Бэкенхем послал кузену взгляд, полный негодования.
В ответ Ксавье оскалился.
– Кажется, сегодня ты запятнал репутацию величайшего любовника на свете.
– Иди к черту.
Ксавье искренне забавляла сложившаяся ситуация. Не удостоив кузена ответом, Бэкенхем пересек комнату и нетвердой рукой налил себе бокал бренди. Напиток обжег горло и разлился по телу умиротворяющим теплом. Кожа все еще горела от подаренных ему страстных поцелуев.
Взглянув на свое отражение в зеркале, он не мог не отметить, что выглядел так же прискорбно, как и чувствовал себя. Скулы отливали темным румянцем, волосы всклокочены, рубашка расстегнута, запачканный пудрой галстук похож на мятую тряпку.
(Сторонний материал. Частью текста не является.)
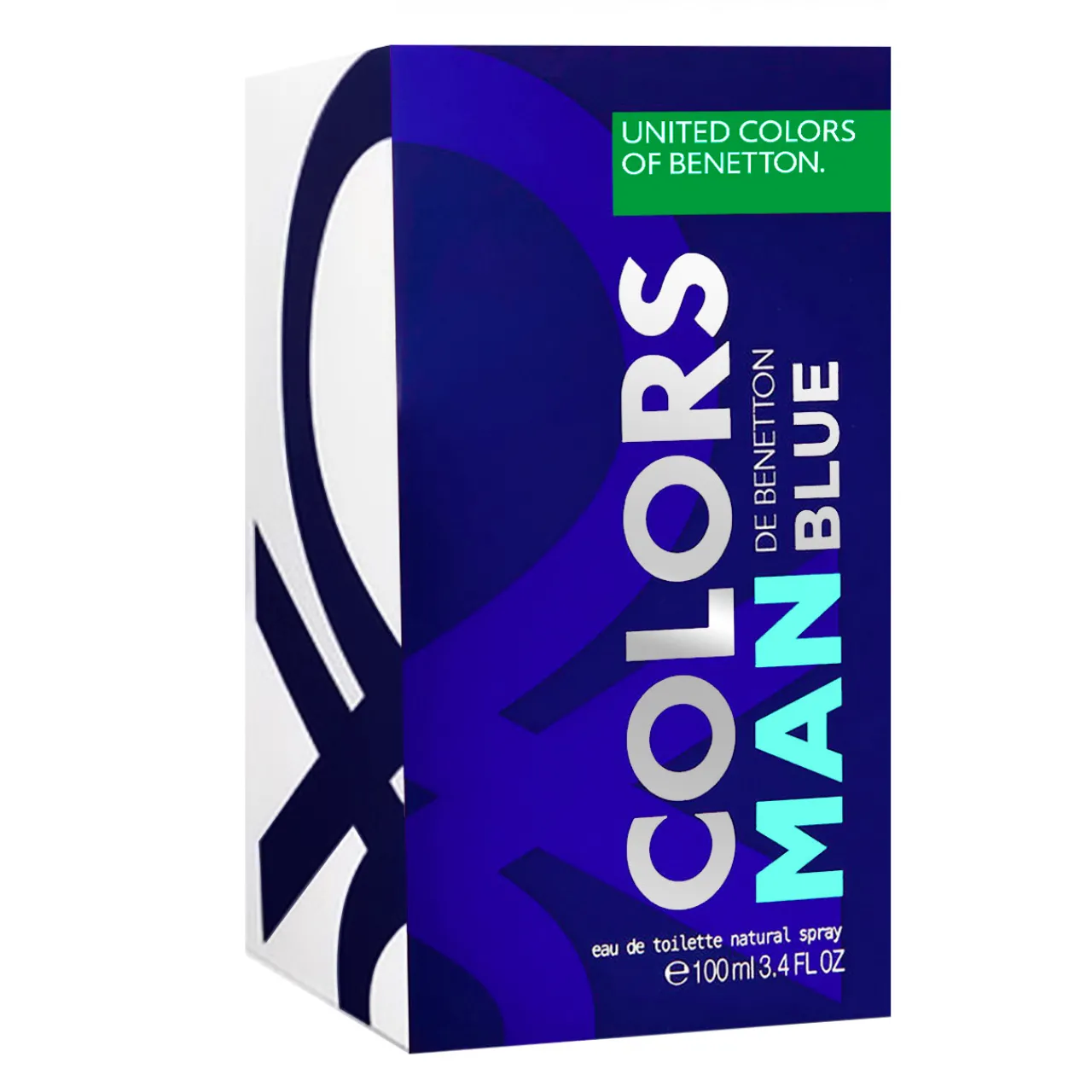 Colors Blue EDT 100ml Hombre-Benetton Fashion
Бэкенхем осушил стакан и налил себе еще.
– Не знаешь, кто она? – спросил он Ксавье резко, не глядя в его сторону.
Ответа не было так долго, что Бэкенхем повернулся взглянуть в лицо кузену и понять, догадался ли тот о личности его таинственной посетительницы… Если Ксавье узнал Джорджиану Блэк, то Бэкенхему придется спасать ее репутацию и жениться на той, кого он не видел шесть лет и больше не хотел видеть никогда в жизни. В свою очередь, Ксавье напряженно всматривался в глаза кузена, пытаясь найти ответ на вопрос в его лице.
Наконец Ксавье произнес:
– Нет. Я не знаю, кто она.
Бэкенхем вздохнул с облегчением, стараясь придать своему голосу безразличный тон.